Le cocher, que bon nombre d’aventures galantes du beau prélat aguerrissaient contre l’obscurité, les fondrières et les dangers de certaines rues mystérieuses, ne se rebuta pas le moins du monde, lorsque, après avoir suivi les boulevards Saint-Denis et Saint-Martin, encore peuplés et éclairés, il lui fallut aborder le boulevard désert et sombre de la Bastille.
La voiture s’arrêta au coin de la rue Saint-Claude, sur le boulevard même, et, d’après l’ordre du maître, alla se cacher sous les arbres, à vingt pas.
Alors M. de Rohan, en habit de ville, se glissa dans la rue et vint frapper trois fois à la porte de l’hôtel, qu’il avait facilement reconnu à la description que lui en avait faite le comte de Fœnix.
Le pas de Fritz retentit dans la cour, la porte s’ouvrit.
– N’est-ce point ici que demeure M. le comte de Fœnix? demanda le prince.
– Oui, monseigneur, répondit Fritz.
– Est-il au logis?
– Oui, monseigneur.
– Bien, annoncez.
– Son Éminence le cardinal de Rohan, n’est-ce pas, monseigneur?
Le prince demeura tout étourdi. Il regarda sur lui, autour de lui, si quelque chose pouvait, dans son costume ou dans son entourage, avoir trahi sa qualité. Il était seul et vêtu en laïque.
– Comment savez-vous mon nom? demanda-t-il.
– Monsieur vient de me dire, à l’instant même, qu’il attendait Son Éminence.

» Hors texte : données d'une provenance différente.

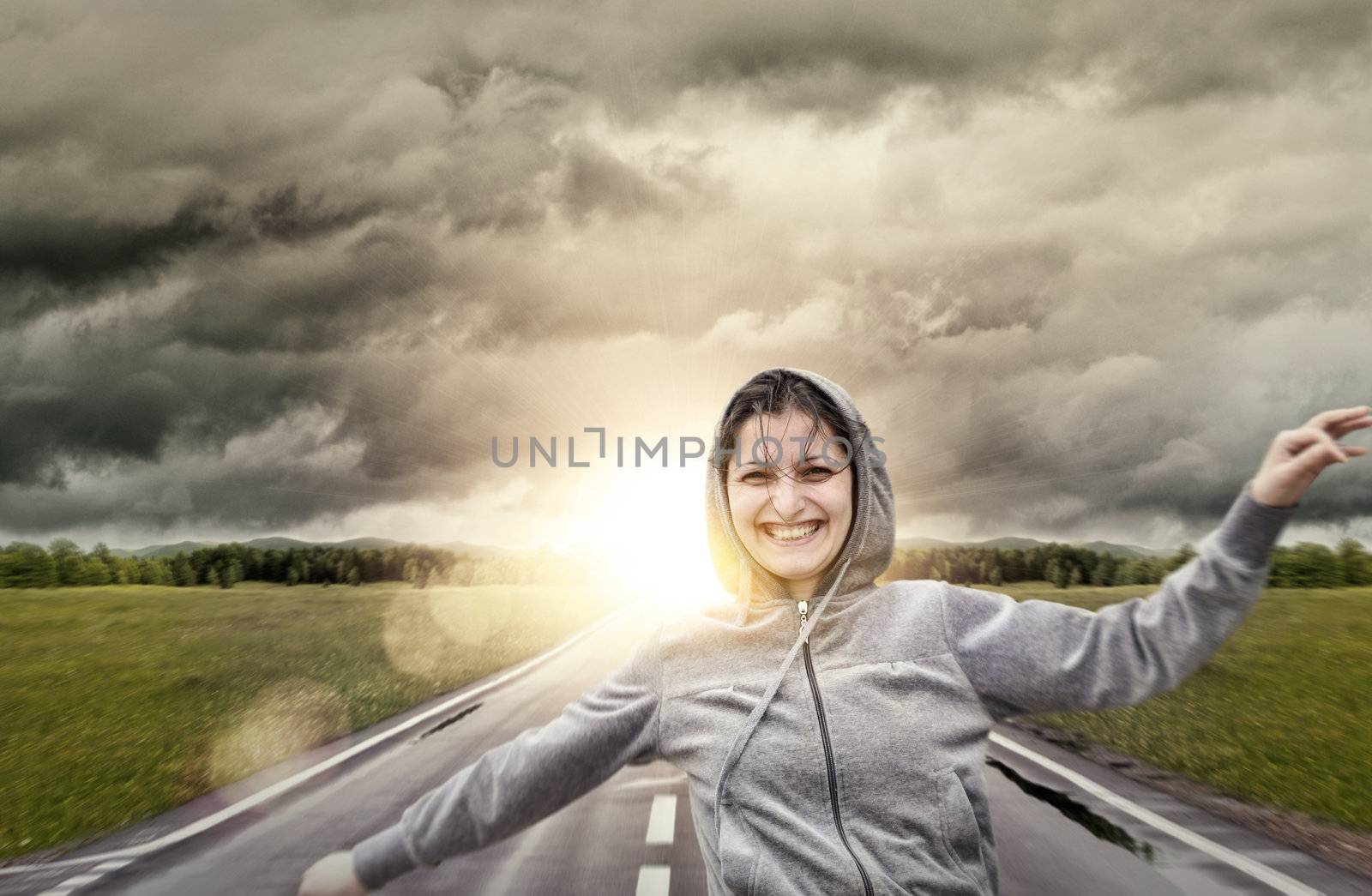 Young girl laughting and running on sunset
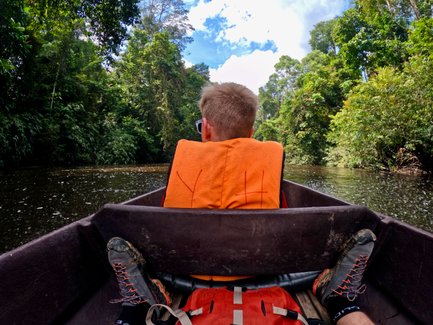 Kind genießt eine Bootsfahrt durch den dichten Regenwald des Taman Negara Nationalparks – Malaysia & Borneo Reise mit Kindern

– Oui, mais demain, après-demain?
– Non, monseigneur, ce soir.
– Votre maître vient de vous dire qu’il m’attendait ce soir?
– Oui, monseigneur.
– Bien, annoncez-moi alors, dit le cardinal en mettant un double louis dans la main de Fritz.
– Alors, dit Fritz, que Votre Éminence prenne la peine de me suivre.
Le cardinal fit de la tête un signe annonçant qu’il y consentait.
Fritz marcha d’un pas empressé vers la porte de l’antichambre, qu’un grand candélabre de bronze doré éclairait de ses douze bougies.
Le cardinal suivait tout surpris et tout rêveur.
– Mon ami, dit-il en s’arrêtant à la porte du salon, il y a sans doute méprise, et, dans ce cas, je ne voudrais pas déranger le comte; il est impossible que je sois attendu par lui, puisqu’il ignore que je devais venir.